In what is hailed as a public health breakthrough, a pharmaceutical company reported yesterday that an injected vaccine can prevent the vast majority of cervical cancer cases.
The vaccine, which Merck & Co. will soon submit to the Food and Drug Administration for approval, works by arming the immune system against sexually transmitted viruses that trigger the cancer.
Known as Gardasil, it would be only the second vaccine to prevent cancer. The other guards against hepatitis B infections, a leading cause of liver cancer in Asia but not the United States.
In a trial that involved 12,000 sexually active women in the United States and 12 other countries, the company reported that Gardasil was 100 percent effective in preventing cancers and pre-cancerous growths caused by two types of the so-called human papillomavirus (HPV). Together, those types account for about 70 percent of cervical cancers worldwide, experts say.

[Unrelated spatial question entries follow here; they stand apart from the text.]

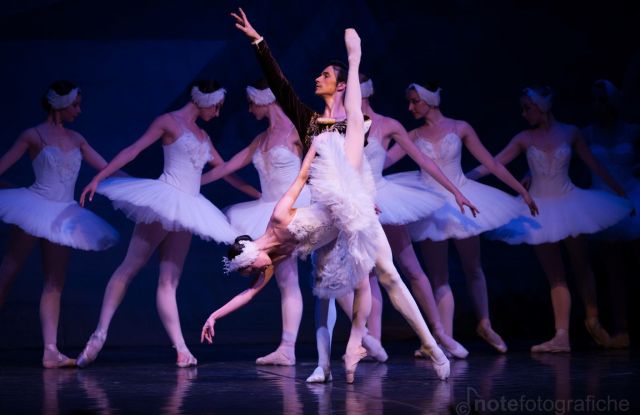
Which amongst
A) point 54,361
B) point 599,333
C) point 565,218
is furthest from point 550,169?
point 54,361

The company followed its test subjects for an average of two years, and it plans to continue monitoring the women for years to see whether their immunity remains strong.
"I think it's tremendously big - a major advance in terms of protection against papillomavirus and disease," said Dr. Raphael P. Viscidi, an HPV researcher at the Johns Hopkins School of Medicine who was not involved in the study.
"I think it will completely change the clinical practice with regard to HPV infections," he said. "The generation of women who have access to this vaccine will probably have a vanishingly small risk for cervical cancer."
As the cancer risk falls, many women would be spared costly and bothersome biopsies, surgeries and medical treatments, he said.
The vaccine is also designed to prevent two other types of HPV associated with genital warts. These growths, which are at times painful and disfiguring, do not normally turn cancerous. The company plans to report the vaccine's effectiveness against genital warts later this year.
In the coming weeks, Merck officials said, they plan to ask the FDA for permission to market the vaccine commercially.
Cervical cancer is not very common in the United States, with 10,000 new cases diagnosed annually and 3,000 deaths attributed to it. Deaths have dropped off drastically because of routine Pap smears, a test that detects precancerous cells that can be surgically removed.